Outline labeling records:

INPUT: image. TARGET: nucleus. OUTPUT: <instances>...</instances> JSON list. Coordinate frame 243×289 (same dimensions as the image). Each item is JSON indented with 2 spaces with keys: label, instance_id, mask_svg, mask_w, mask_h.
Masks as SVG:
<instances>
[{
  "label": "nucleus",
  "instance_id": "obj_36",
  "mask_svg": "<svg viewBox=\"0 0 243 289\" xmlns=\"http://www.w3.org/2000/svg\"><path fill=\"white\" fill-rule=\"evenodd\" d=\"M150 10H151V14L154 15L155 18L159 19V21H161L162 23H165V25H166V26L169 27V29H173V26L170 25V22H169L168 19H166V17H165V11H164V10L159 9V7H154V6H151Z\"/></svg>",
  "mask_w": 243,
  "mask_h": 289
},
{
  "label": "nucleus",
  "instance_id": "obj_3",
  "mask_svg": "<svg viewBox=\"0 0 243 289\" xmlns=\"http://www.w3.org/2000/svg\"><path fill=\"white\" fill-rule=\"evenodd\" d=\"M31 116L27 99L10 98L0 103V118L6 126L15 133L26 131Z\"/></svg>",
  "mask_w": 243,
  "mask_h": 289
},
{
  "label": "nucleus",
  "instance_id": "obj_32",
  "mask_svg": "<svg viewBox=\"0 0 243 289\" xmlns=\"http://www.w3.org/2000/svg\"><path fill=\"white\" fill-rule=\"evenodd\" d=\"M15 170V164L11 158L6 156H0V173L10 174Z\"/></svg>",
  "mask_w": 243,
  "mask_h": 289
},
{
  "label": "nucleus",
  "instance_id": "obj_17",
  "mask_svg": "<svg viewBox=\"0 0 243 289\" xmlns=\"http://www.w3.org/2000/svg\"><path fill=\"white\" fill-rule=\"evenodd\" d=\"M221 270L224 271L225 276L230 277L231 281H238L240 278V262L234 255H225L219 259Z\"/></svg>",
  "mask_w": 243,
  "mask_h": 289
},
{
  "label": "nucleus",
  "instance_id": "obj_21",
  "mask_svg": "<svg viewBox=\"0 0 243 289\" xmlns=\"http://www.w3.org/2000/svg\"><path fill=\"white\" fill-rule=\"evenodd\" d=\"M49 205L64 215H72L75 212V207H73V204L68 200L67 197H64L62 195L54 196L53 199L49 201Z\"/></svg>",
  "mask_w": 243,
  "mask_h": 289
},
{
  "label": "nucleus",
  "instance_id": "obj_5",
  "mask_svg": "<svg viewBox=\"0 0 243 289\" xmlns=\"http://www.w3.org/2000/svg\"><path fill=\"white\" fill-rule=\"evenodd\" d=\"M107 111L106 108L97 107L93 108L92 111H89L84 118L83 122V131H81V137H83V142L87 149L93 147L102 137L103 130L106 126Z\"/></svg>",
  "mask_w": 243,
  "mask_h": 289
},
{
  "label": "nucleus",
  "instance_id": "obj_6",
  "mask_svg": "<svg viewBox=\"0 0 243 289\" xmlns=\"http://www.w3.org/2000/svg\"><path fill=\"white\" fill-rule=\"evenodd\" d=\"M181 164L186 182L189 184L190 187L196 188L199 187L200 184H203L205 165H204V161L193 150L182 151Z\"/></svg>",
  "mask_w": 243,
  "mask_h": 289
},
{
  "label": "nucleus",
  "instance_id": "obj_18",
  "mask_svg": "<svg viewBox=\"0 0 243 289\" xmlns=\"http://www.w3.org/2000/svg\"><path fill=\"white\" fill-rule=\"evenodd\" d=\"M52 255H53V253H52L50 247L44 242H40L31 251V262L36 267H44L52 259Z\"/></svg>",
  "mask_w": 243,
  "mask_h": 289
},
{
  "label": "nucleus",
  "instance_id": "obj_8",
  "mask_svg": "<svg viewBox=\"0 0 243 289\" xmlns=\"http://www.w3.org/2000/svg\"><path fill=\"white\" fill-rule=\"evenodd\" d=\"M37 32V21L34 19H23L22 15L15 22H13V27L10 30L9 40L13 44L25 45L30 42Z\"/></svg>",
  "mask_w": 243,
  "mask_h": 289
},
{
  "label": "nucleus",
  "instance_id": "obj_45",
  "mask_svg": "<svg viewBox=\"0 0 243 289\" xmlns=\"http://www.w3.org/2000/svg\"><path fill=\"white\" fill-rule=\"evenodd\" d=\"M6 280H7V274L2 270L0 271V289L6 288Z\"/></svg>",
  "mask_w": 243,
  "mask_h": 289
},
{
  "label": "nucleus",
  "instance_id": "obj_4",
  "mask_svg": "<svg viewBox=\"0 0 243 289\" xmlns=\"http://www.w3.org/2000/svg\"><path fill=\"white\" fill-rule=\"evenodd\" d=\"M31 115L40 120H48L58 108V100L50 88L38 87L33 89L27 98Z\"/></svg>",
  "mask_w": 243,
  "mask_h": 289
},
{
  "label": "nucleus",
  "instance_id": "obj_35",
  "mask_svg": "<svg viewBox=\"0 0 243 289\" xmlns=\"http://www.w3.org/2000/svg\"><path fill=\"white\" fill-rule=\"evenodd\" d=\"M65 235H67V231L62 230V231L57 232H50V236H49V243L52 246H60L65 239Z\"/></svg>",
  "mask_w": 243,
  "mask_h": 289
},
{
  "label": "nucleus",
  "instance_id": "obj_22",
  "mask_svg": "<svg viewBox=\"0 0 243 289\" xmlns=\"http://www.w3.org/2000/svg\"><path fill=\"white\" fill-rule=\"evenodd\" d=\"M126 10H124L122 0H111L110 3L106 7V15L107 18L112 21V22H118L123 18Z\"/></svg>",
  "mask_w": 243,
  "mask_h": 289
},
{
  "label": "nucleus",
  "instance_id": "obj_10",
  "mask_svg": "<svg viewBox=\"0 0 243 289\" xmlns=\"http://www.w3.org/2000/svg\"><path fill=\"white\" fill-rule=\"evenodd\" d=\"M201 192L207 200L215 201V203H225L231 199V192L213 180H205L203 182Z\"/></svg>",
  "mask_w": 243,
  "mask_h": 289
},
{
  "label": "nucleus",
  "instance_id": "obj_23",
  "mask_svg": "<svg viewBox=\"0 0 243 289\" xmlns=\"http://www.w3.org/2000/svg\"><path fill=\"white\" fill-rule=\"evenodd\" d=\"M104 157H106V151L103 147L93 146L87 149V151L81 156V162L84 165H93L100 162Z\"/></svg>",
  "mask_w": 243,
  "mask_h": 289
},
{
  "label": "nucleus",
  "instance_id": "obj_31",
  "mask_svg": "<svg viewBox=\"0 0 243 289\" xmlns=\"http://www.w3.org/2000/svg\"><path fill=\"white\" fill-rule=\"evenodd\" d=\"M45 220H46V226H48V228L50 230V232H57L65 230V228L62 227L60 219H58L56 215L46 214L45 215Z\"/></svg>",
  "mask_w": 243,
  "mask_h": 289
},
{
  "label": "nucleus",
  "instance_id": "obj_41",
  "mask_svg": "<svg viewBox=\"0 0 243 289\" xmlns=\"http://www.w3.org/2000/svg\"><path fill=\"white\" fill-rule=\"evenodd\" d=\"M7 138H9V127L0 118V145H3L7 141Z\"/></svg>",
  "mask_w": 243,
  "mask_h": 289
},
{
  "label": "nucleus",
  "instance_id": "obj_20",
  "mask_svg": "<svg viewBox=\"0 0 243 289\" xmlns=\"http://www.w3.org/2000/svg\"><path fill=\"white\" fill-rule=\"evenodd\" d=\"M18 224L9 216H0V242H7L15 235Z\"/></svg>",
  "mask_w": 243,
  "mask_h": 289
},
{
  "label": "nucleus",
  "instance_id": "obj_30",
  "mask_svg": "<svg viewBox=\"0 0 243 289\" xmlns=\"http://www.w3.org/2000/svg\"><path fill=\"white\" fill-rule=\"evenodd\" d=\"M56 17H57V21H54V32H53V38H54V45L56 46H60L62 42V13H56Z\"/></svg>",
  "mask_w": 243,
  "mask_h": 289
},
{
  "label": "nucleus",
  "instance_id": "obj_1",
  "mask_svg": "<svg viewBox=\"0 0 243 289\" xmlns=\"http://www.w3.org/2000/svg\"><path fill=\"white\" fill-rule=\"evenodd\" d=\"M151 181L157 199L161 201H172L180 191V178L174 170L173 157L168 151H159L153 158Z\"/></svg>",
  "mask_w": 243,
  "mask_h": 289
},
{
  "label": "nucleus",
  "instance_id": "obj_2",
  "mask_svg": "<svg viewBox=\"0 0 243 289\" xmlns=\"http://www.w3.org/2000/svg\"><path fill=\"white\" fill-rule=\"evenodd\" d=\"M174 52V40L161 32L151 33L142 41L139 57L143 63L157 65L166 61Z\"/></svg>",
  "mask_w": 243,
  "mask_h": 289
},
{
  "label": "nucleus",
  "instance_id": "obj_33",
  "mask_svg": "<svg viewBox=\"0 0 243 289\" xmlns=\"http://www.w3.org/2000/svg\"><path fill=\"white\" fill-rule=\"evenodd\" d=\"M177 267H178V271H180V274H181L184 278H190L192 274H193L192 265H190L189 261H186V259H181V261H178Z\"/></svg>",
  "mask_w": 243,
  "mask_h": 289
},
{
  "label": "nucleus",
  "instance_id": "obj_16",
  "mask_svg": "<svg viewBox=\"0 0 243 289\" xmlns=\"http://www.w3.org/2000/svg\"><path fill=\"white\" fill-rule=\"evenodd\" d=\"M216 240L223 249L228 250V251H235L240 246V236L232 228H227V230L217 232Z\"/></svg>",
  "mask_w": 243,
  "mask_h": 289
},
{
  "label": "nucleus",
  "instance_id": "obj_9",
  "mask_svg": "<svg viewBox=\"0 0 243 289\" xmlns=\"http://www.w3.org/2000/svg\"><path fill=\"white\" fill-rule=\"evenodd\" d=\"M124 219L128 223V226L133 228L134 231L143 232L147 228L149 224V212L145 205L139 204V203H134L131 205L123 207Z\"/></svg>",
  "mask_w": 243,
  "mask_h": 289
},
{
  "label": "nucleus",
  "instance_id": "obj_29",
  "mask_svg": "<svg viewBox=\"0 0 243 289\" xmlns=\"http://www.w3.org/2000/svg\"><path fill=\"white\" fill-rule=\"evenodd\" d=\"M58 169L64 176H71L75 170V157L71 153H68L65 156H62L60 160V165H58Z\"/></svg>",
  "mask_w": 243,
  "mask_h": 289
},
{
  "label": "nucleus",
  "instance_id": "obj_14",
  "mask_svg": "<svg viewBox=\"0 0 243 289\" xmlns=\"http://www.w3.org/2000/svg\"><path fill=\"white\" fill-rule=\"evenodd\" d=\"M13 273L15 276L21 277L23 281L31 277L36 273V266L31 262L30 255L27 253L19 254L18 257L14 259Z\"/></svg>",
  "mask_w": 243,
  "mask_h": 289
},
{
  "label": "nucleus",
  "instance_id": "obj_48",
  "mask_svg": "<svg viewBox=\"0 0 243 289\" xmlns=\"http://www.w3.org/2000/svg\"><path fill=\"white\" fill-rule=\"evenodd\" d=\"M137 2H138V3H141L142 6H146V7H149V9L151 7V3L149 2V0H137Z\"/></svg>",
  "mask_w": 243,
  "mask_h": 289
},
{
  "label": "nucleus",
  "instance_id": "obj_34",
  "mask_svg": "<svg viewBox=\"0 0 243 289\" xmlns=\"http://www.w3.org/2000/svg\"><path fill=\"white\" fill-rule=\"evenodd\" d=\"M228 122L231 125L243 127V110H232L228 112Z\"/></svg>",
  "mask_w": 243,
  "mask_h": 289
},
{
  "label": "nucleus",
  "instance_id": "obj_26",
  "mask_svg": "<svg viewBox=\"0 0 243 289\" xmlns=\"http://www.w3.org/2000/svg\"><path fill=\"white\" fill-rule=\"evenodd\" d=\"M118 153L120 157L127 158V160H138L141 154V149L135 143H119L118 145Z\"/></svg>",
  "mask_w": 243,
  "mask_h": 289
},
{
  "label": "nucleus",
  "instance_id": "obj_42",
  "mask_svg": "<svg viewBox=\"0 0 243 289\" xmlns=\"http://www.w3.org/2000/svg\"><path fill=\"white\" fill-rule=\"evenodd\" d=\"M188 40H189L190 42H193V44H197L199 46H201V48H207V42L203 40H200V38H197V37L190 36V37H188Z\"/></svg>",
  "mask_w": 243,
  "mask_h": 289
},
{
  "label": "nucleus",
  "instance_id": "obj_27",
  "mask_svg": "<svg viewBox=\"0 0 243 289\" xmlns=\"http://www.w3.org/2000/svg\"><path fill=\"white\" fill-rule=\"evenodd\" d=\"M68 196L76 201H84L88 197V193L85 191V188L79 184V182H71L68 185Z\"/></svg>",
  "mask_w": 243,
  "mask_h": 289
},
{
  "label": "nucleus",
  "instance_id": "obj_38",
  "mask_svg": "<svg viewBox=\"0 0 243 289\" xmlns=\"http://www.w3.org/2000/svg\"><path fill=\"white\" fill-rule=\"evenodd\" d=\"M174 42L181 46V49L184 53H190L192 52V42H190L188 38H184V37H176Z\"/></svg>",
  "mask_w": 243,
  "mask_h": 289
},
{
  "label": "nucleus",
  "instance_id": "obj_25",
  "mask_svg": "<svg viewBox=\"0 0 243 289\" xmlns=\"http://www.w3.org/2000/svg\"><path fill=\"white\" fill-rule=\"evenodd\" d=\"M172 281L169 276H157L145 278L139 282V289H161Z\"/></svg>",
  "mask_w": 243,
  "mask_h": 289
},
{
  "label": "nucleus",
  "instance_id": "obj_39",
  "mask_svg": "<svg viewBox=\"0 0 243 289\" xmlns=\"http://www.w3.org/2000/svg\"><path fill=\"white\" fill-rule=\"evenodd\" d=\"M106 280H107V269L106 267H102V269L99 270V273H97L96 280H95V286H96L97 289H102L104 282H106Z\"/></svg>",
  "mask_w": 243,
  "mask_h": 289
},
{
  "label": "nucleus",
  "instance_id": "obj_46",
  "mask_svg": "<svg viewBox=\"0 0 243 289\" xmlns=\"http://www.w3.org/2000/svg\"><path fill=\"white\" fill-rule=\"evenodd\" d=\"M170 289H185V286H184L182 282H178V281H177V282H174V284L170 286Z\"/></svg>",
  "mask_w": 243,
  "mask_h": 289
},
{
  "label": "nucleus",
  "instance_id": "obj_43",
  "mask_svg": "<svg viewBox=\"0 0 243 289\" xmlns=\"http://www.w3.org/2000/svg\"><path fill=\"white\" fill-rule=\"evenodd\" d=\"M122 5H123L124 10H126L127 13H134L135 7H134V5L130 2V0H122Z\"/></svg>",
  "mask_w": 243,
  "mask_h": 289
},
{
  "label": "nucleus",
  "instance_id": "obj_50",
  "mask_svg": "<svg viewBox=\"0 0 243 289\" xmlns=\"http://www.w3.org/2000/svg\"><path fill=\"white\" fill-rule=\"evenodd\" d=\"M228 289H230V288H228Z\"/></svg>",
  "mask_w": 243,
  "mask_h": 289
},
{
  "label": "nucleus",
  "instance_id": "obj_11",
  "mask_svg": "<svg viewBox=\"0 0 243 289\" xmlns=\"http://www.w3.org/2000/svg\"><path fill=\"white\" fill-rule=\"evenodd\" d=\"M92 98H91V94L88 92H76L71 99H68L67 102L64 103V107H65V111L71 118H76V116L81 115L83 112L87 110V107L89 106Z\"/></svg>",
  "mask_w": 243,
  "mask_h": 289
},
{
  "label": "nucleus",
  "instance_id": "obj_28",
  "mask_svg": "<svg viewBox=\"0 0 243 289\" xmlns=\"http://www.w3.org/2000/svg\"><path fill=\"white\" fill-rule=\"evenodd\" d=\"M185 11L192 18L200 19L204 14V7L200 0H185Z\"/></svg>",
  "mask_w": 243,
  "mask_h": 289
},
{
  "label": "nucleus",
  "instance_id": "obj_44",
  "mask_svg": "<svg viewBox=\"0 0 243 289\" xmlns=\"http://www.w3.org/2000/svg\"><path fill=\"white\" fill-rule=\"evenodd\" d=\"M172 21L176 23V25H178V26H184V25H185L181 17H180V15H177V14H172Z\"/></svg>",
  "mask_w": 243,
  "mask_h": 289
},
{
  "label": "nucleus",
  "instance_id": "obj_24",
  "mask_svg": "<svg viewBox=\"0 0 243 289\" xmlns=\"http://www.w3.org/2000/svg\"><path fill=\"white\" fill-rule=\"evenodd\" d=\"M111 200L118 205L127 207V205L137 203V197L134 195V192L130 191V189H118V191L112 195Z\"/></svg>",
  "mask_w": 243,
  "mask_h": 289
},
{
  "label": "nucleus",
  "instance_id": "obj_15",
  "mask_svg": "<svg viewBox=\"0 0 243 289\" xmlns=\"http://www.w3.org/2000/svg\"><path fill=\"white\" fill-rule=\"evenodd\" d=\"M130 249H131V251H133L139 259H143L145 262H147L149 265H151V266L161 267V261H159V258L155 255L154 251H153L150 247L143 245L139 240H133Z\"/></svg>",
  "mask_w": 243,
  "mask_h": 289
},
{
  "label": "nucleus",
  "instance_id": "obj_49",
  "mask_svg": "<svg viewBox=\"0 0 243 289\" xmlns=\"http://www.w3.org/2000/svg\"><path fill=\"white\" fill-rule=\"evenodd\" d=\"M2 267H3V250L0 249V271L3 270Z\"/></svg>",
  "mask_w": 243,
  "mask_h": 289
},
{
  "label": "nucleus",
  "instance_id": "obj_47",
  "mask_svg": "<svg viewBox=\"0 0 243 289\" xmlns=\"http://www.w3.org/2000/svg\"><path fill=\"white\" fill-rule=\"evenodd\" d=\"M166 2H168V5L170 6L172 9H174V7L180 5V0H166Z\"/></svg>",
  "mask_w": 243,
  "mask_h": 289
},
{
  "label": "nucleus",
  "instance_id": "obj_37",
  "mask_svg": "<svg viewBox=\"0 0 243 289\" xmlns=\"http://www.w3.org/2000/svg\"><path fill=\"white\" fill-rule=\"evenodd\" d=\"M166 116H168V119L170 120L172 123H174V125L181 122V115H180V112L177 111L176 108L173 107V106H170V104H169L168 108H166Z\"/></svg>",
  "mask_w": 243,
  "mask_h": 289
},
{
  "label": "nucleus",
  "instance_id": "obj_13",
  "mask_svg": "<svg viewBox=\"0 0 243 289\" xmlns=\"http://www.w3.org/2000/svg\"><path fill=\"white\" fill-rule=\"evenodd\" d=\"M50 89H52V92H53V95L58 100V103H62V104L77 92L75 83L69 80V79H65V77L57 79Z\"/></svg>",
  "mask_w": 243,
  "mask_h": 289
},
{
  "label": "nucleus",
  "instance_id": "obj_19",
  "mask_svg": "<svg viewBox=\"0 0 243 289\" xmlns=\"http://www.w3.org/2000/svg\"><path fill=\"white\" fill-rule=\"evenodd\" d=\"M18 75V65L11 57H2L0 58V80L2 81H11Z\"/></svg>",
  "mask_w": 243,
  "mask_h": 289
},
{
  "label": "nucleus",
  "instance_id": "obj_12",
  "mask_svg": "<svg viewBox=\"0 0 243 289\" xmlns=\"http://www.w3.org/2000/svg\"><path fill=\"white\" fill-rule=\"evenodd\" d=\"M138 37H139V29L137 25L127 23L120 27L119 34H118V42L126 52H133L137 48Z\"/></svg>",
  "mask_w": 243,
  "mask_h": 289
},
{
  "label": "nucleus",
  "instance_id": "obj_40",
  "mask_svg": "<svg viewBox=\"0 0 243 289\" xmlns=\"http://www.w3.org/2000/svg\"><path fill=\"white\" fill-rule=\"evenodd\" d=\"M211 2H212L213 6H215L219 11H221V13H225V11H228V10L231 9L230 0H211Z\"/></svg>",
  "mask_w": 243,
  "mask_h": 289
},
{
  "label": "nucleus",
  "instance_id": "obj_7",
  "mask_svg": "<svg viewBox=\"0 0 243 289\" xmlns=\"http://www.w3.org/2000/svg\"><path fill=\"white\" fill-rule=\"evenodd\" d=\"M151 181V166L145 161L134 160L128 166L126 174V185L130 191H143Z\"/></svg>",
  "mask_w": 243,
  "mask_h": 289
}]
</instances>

#### [Problem to work on]
Render only the stretch from the start of the material through the line containing "270L224 271L225 276L230" as a numbered list, leaving out any blank lines.

#### [Written answer]
1. INPUT: image. TARGET: nucleus. OUTPUT: <instances>...</instances> JSON list. Coordinate frame 243×289 (same dimensions as the image). Each item is JSON indented with 2 spaces with keys: label, instance_id, mask_svg, mask_w, mask_h.
2. Masks as SVG:
3. <instances>
4. [{
5.   "label": "nucleus",
6.   "instance_id": "obj_36",
7.   "mask_svg": "<svg viewBox=\"0 0 243 289\" xmlns=\"http://www.w3.org/2000/svg\"><path fill=\"white\" fill-rule=\"evenodd\" d=\"M150 10H151V14L154 15L155 18L159 19V21H161L162 23H165V25H166V26L169 27V29H173V26L170 25V22H169L168 19H166V17H165V11H164V10L159 9V7H154V6H151Z\"/></svg>",
8.   "mask_w": 243,
9.   "mask_h": 289
10. },
11. {
12.   "label": "nucleus",
13.   "instance_id": "obj_3",
14.   "mask_svg": "<svg viewBox=\"0 0 243 289\" xmlns=\"http://www.w3.org/2000/svg\"><path fill=\"white\" fill-rule=\"evenodd\" d=\"M31 116L27 99L10 98L0 103V118L6 126L15 133L26 131Z\"/></svg>",
15.   "mask_w": 243,
16.   "mask_h": 289
17. },
18. {
19.   "label": "nucleus",
20.   "instance_id": "obj_32",
21.   "mask_svg": "<svg viewBox=\"0 0 243 289\" xmlns=\"http://www.w3.org/2000/svg\"><path fill=\"white\" fill-rule=\"evenodd\" d=\"M15 170V164L11 158L6 156H0V173L10 174Z\"/></svg>",
22.   "mask_w": 243,
23.   "mask_h": 289
24. },
25. {
26.   "label": "nucleus",
27.   "instance_id": "obj_17",
28.   "mask_svg": "<svg viewBox=\"0 0 243 289\" xmlns=\"http://www.w3.org/2000/svg\"><path fill=\"white\" fill-rule=\"evenodd\" d=\"M221 270L224 271L225 276L230 277L231 281H238L240 278V262L234 255H225L219 259Z\"/></svg>",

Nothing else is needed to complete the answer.